La solidarité entre les personnes

J’ai rapidement découvert que ce sentiment de frustration et le désir de faire quelque chose étaient partagés avec un petit groupe de chiliens ici, à Strasbourg. Avec mon frère, nous avons commencé à évoquer le fait que nous devrions faire quelque chose en tant que chiliens à l’étranger.

Nous avons organisé une première manifestation au cours de laquelle nous n’avions que 10 personnes. Mais nous ne nous sommes pas arrêtés là, nous avons continué à appeler à des manifestations. Ces appels ont généré non seulement l’adhésion de plusieurs générations de Chiliens vivant ici mais également des Français, des Latino-Américains et des populations des autres pays se sentant touchés par la situation au Chili.

Joaquim (en haut) lors d’une manifestation à la place Kléber, au centre-ville.

Après trois ans, c’est la première fois que je me sens au Chili et non en France. Une position bizarre que je ne nierai pas et qui m’a causé de gros problèmes sur le plan personnel avec des personnes proches d’ici.

Mais j’estime que cela peut être un prix à payer alors que, dans cette position de migrant, où, à certains moments, notamment dans des moments historiques, nous sommes appelés à être connectés à nos origines. Une position qui, à l’étranger, peut être très solitaire, sauf dans des moments de connexion avec d’autres migrants.

 Ce mouvement par exemple m’a donné la possibilité de prendre contact avec la communauté historique des Chiliens de Strasbourg, des familles de Chiliens exilés pendant la dictature, qui ont beaucoup soutenu ces manifestations et qui ont raconté leurs expériences. Ils ont également raconter leur peur de revivre un événement traumatisant, qui génère un sentiment impossible à expliquer, une sensation corporelle, “une douleur à l’estomac” sur laquelle il est difficile pour moi de rester indifférent.

Les échanges avec cette population m’a donné encore plus de motivations car je ressens vraiment le besoin de faire quelque chose pour le Chili, de susciter l’intérêt des gens sur ce que l’on vit au Chili. C’est vraiment pénible de voir comment l’endroit où l’on a grandi est transformé en un espace de violence et de répression. Il est difficile de voir comment des personnes que vous connaissez peuvent être mises dans une situation dangereuse.

Le Chili vu de loin

Messages en soutien au peuple chilien sont mis au centre-ville de Strasbourg lors d’une manifestations. (Crédit: Archive Personnel)

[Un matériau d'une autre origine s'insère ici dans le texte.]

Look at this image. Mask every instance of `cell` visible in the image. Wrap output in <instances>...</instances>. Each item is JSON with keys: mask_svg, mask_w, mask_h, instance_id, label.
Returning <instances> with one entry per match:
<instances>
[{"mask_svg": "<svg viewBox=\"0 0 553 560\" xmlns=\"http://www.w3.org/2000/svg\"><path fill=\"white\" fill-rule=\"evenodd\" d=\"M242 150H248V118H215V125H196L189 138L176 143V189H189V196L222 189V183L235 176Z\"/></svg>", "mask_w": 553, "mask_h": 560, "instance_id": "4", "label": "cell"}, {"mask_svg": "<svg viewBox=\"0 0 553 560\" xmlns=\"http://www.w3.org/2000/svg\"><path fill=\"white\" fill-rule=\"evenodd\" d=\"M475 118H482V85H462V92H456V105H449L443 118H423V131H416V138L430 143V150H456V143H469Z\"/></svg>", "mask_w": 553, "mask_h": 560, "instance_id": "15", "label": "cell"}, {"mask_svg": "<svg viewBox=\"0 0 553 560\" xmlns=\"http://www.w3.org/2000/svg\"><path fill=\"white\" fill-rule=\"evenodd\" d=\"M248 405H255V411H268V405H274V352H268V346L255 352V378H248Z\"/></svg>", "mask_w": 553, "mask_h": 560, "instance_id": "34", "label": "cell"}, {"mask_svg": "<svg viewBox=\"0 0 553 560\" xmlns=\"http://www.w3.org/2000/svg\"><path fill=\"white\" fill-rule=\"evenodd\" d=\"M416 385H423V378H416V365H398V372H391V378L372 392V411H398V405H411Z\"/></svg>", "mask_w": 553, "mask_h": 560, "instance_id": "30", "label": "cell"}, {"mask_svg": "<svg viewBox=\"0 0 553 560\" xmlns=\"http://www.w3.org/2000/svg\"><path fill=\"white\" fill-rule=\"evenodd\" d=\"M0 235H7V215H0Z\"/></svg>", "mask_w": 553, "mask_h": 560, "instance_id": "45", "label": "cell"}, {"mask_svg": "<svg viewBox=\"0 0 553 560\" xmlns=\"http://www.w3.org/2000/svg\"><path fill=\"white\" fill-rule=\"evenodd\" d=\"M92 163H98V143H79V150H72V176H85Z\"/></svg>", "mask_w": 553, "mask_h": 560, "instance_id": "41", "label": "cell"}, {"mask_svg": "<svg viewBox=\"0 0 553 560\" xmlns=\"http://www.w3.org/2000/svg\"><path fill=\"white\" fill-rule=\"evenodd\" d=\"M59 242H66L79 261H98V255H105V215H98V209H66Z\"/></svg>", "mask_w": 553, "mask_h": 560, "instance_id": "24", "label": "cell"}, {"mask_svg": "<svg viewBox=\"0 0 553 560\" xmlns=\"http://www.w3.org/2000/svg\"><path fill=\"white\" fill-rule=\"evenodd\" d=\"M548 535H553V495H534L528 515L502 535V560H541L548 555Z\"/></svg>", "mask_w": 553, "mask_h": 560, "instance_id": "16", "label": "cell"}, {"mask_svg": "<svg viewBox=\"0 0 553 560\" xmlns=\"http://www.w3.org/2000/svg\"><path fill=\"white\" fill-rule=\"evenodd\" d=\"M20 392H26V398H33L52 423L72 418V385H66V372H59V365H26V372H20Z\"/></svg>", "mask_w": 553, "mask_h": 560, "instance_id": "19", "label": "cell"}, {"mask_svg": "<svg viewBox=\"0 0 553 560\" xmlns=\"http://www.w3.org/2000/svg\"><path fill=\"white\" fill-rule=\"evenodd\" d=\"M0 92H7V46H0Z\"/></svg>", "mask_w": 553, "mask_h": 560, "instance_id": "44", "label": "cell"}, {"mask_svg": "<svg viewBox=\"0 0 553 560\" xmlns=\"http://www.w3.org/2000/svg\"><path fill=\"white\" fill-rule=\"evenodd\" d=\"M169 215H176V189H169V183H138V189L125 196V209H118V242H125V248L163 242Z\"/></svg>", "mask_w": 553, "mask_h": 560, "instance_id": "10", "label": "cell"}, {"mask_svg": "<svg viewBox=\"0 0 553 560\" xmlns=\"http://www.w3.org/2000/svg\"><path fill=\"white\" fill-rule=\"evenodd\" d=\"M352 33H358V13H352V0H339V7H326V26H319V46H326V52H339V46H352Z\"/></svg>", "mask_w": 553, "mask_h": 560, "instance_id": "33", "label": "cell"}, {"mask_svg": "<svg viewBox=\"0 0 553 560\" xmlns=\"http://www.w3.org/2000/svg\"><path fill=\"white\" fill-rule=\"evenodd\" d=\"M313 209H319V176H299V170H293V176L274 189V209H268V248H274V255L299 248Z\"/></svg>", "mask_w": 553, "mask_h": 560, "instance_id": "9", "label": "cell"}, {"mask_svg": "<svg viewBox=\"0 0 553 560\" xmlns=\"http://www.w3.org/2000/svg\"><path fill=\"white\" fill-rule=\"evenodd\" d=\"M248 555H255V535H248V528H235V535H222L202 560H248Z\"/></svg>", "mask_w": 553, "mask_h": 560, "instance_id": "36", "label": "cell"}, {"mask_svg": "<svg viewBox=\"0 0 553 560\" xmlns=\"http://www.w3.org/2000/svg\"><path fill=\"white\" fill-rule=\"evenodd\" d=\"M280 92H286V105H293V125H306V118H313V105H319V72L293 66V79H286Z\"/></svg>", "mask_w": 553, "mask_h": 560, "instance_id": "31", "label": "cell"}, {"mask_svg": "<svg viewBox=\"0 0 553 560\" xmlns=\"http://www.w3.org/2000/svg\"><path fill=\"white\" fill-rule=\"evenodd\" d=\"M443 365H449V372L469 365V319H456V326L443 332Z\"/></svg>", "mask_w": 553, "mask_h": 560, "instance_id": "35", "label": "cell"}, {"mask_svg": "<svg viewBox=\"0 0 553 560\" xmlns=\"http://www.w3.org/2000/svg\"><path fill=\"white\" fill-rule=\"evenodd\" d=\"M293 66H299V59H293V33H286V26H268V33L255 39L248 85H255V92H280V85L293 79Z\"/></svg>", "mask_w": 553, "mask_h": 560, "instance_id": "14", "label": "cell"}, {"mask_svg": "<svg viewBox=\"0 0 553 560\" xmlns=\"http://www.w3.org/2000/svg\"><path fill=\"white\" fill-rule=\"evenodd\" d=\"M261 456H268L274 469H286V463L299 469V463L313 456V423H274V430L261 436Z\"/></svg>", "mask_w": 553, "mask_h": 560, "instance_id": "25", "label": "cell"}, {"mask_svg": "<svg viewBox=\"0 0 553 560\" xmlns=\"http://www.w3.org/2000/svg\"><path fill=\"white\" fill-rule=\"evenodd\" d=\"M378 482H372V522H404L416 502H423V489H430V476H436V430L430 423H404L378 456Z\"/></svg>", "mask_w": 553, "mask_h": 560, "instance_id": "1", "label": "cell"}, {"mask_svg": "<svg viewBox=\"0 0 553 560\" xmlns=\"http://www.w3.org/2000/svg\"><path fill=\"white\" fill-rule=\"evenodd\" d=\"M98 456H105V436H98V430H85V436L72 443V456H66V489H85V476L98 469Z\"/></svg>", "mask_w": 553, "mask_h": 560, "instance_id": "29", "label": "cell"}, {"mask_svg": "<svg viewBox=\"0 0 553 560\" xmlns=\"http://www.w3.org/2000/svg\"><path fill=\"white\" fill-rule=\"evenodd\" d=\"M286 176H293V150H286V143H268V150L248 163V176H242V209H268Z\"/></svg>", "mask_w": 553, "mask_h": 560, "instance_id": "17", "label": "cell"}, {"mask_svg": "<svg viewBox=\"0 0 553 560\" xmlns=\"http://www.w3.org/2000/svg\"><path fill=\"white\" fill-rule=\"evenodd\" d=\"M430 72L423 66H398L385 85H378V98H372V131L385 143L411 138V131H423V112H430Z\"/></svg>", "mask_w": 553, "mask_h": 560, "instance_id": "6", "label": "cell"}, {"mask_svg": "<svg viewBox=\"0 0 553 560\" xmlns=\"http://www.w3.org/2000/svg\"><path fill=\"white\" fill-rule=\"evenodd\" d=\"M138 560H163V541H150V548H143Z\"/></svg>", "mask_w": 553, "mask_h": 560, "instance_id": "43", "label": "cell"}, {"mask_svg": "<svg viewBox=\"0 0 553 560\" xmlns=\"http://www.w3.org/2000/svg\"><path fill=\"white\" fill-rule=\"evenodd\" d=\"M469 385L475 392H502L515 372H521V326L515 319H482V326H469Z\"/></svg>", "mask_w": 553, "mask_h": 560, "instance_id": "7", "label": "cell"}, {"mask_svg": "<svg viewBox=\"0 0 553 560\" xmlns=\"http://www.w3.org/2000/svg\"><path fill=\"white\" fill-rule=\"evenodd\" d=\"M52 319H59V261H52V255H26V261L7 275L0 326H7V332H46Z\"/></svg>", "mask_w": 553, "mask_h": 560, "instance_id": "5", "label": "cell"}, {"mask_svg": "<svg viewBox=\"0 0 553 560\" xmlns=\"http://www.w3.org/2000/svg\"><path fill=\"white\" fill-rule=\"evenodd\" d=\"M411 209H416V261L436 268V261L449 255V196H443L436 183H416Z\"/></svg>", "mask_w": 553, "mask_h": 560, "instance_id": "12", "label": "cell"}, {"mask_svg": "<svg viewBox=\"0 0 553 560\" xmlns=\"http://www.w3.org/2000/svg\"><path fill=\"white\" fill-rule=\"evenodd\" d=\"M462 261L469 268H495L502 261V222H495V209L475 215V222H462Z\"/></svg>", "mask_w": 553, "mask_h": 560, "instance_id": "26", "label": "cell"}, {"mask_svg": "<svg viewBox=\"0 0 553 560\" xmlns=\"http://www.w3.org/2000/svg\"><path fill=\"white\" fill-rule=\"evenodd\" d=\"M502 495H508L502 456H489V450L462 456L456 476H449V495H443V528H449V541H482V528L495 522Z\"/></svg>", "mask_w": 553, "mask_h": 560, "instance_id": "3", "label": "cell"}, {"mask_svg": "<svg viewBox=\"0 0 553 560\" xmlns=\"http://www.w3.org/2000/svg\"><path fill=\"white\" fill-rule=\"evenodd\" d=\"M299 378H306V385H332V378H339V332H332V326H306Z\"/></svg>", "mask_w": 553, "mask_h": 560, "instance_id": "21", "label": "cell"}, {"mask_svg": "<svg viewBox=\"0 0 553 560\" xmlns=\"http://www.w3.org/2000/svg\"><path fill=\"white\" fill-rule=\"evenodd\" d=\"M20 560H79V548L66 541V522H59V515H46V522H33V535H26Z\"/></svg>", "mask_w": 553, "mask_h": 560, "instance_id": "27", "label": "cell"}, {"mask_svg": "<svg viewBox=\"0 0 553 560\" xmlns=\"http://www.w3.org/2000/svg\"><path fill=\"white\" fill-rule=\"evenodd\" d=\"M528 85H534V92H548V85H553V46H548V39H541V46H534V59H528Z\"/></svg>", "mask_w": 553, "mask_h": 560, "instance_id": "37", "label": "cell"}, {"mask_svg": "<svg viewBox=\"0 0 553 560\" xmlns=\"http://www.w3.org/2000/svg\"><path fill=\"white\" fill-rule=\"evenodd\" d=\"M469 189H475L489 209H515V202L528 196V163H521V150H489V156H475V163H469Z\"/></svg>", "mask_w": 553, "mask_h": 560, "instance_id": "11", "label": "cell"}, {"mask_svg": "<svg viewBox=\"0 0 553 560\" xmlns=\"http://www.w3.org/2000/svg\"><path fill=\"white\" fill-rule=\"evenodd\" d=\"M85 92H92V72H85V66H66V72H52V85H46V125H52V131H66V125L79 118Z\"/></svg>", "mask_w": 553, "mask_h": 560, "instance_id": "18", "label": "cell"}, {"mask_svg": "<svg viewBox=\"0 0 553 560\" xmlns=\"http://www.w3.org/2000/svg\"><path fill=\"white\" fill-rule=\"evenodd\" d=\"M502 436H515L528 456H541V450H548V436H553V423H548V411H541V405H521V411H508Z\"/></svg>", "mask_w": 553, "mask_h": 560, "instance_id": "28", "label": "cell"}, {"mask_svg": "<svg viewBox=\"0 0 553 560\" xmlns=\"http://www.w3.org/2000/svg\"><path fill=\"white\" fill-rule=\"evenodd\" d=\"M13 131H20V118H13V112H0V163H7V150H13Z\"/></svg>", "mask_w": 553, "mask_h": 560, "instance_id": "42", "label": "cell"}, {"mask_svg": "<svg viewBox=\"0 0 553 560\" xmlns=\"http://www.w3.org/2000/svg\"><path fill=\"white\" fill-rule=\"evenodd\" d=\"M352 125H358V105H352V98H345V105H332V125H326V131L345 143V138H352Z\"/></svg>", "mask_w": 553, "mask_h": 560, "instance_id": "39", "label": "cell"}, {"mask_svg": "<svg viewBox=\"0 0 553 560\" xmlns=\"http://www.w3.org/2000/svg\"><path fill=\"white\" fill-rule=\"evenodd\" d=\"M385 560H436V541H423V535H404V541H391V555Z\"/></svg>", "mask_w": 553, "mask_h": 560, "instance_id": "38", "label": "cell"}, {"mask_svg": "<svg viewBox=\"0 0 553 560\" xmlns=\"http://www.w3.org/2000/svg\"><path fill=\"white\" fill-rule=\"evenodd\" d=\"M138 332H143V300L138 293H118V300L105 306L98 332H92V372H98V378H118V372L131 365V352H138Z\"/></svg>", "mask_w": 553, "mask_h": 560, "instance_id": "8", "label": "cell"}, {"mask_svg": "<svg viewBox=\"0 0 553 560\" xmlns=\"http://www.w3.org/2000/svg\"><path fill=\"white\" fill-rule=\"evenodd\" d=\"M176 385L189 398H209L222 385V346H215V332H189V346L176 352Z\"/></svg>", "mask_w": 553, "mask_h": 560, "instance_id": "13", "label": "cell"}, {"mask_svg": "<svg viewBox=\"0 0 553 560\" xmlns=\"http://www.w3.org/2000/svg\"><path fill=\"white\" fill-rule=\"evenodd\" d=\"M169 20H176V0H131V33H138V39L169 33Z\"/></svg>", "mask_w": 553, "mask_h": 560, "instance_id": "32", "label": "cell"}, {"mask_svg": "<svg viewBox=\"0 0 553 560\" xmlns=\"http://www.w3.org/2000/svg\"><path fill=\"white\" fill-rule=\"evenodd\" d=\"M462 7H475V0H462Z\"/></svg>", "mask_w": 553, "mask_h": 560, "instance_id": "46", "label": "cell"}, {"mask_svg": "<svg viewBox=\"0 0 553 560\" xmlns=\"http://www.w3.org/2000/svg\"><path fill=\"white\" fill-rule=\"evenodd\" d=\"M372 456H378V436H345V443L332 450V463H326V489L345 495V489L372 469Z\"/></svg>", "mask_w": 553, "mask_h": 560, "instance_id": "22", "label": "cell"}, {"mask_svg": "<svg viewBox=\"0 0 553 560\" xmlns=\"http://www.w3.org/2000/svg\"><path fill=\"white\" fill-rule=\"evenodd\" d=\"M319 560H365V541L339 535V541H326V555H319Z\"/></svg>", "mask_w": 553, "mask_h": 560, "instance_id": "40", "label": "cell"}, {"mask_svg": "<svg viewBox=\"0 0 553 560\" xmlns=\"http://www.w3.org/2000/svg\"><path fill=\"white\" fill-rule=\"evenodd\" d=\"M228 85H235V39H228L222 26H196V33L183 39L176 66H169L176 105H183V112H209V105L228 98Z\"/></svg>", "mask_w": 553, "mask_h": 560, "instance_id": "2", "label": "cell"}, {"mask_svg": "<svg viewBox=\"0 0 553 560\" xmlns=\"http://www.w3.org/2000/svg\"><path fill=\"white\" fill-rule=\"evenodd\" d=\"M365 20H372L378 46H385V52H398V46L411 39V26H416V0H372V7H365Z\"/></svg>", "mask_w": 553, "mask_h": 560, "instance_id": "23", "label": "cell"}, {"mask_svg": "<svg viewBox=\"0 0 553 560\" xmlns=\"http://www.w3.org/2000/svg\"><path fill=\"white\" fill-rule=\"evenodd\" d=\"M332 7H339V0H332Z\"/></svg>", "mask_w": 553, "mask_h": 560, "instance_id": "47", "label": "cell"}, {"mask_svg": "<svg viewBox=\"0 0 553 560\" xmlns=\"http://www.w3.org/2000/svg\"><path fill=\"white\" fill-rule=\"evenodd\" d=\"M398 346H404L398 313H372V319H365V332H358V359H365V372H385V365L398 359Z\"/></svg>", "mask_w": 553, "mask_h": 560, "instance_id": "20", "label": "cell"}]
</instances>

C’est vraiment pénible de le voir de si loin, sans pouvoir au moins accompagner les personnes que vous voulez à un moment qui semble très difficile. Heureusement cette mobilisation crée aussi des moments d’unité entre les personnes autour de la façon dont elles ont été affectées, qu’elles soient chiliennes, latino-américaines ou bien d’autres pays.

Mon expérience avec les non-Chiliens a été particulièrement liée à l’intérêt et à la solidarité. J’ai rencontré beaucoup de personnes qui, ignorant la réalité du Chili, avaient l’image d’un pays de réussite économique et d’un pays stable en Amérique latine. Elles étaient surprises de voir apparaître d’un coup un mouvement social aussi puissant.

 Beaucoup de français ont été choqué de voir l’armée dans les manifestations. Ils m’ont dit qu’il s’agissait des mêmes images que lorsque le Chili vivait sous la dictature. Cela m’a indiqué leur préoccupation et leur solidarité envers le peuple chilien.

Beaucoup m’ont montré qu’ils souhaitaient en savoir plus sur le système chilien et trouvent choquante la réalité du système néolibéral chilien, à savoir la privatisation de toutes les ressources naturelles, l’éducation, la santé et les retraites.

Il est choquant de savoir que le Chili a le même coût de la vie qu’ici en France mais que les salaires ne correspondent pas à cette réalité. Quand je leur raconte cette situation, leur réaction est de dire “bon, alors il est normal que les gens aillent  manifester !”.